# [EXERCISE INSTRUCTIONS]
1) In the Buckfest text, reproduce the passage starting with "While the rest" and going on through "Ripcordz, and Vagabonds.", replacing "gallery-hopping" with "museum-hopping".
2) According to the Buckfest text, which two acts played on the festival's final night?

# [TEXT SEGMENT]
While the rest of the city ran around all night in the cold gallery-hopping and getting cultured during Nuit Blanche, a winter wonderland festival held in Montreal every year involving bars and clubs being open all night, public transportation running all night, and outdoor light shows, about eighty lucky punks spent their night delightfully sweaty, bruised, and soaked in beer as they partied at the final night of Buckfest, one of Montreal’s best and longest-running punk rock festivals. After one hundred bands spread over thirty nights of rock ‘n’ roll madness, the fourteenth edition of the festival went out with a definite bang as Buckfest organizer Starbuck brought two acts of Montreal punk royalty on stage for the final night’s performance: Ripcordz, and Vagabonds.

# [SUPPLIED DATA]
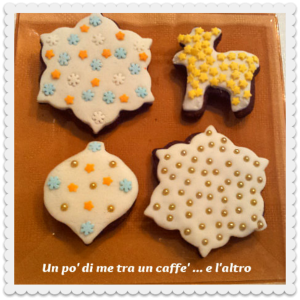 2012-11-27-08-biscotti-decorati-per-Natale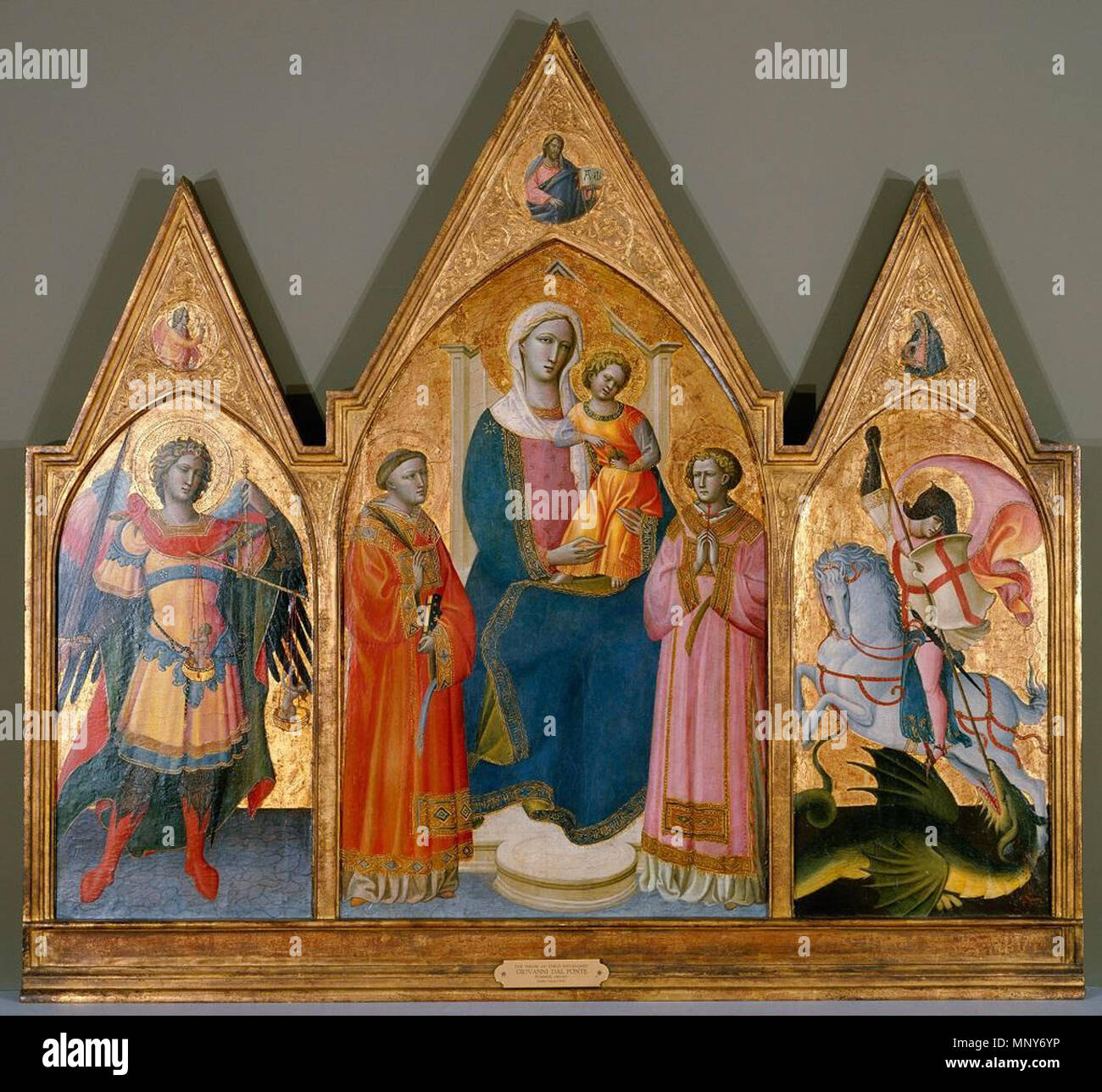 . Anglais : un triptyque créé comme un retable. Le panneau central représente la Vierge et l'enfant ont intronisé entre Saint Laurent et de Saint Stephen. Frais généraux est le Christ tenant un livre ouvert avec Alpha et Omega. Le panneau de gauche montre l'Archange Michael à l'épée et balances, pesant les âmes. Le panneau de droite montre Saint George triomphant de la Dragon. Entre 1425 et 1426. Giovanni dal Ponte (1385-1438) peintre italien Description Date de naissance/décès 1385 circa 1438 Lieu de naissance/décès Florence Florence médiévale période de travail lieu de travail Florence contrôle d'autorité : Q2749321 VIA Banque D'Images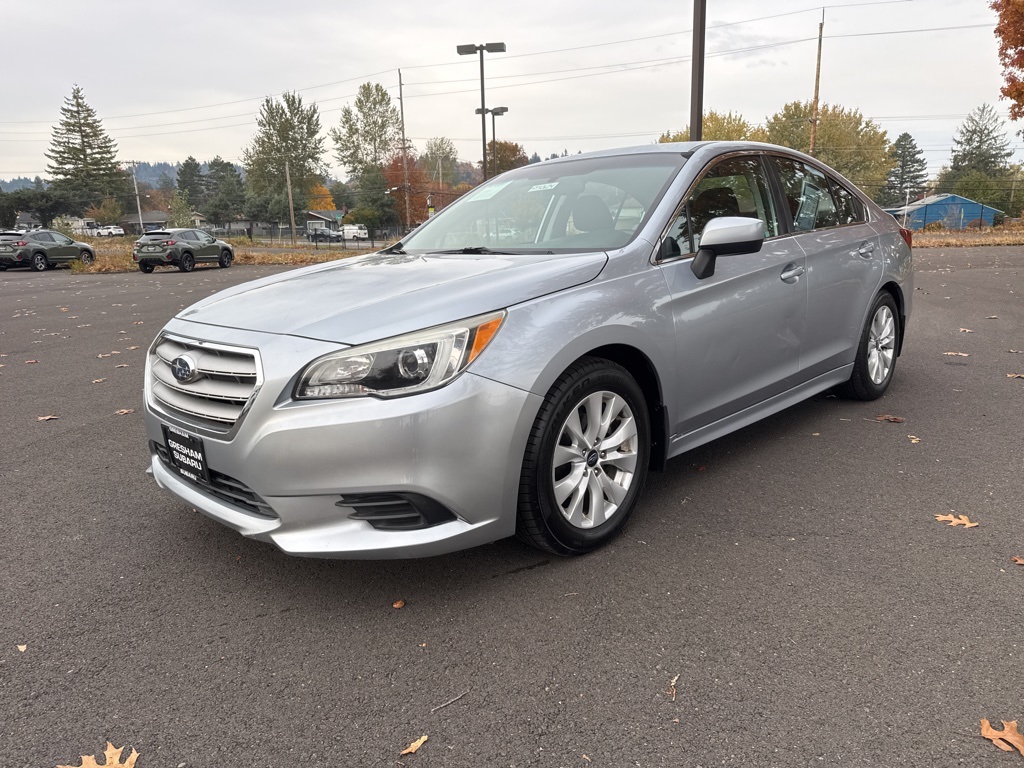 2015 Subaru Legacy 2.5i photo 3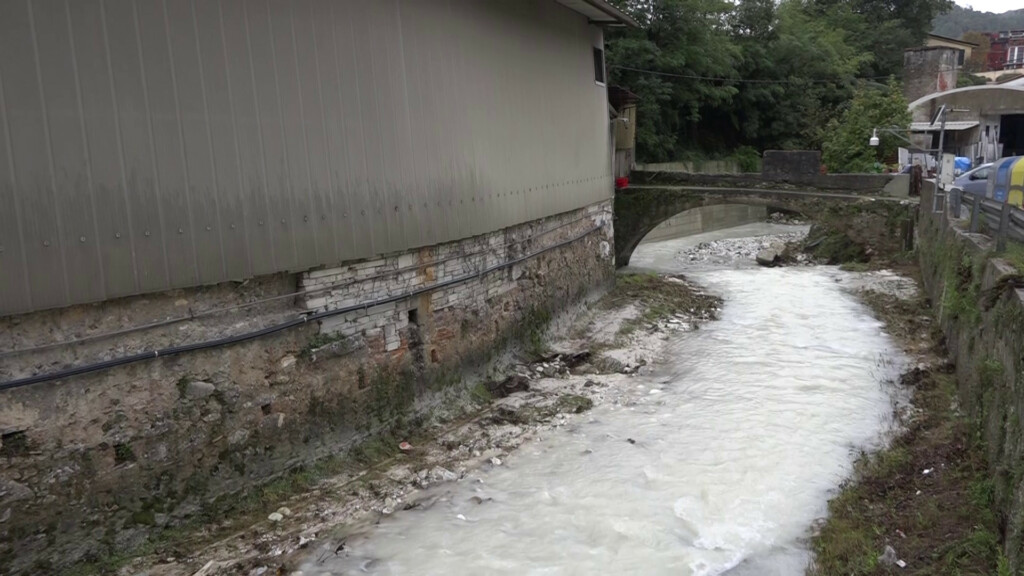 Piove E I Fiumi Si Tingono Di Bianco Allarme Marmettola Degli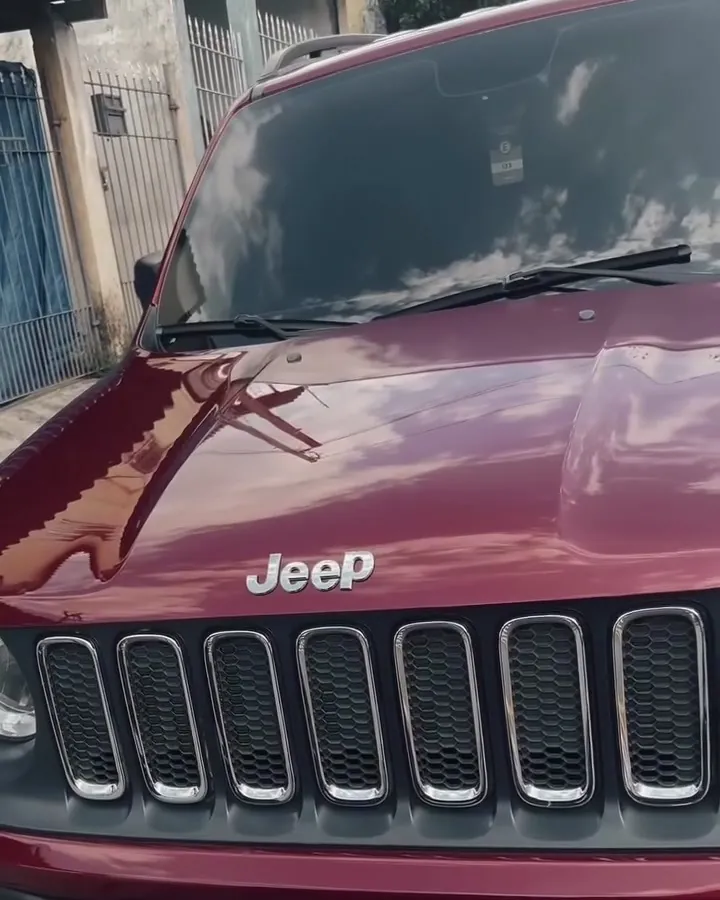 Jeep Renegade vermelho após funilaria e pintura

# [ANSWERS FOR EACH ITEM]
1)
While the rest of the city ran around all night in the cold museum-hopping and getting cultured during Nuit Blanche, a winter wonderland festival held in Montreal every year involving bars and clubs being open all night, public transportation running all night, and outdoor light shows, about eighty lucky punks spent their night delightfully sweaty, bruised, and soaked in beer as they partied at the final night of Buckfest, one of Montreal’s best and longest-running punk rock festivals. After one hundred bands spread over thirty nights of rock ‘n’ roll madness, the fourteenth edition of the festival went out with a definite bang as Buckfest organizer Starbuck brought two acts of Montreal punk royalty on stage for the final night’s performance: Ripcordz, and Vagabonds.

2) Ripcordz and Vagabonds.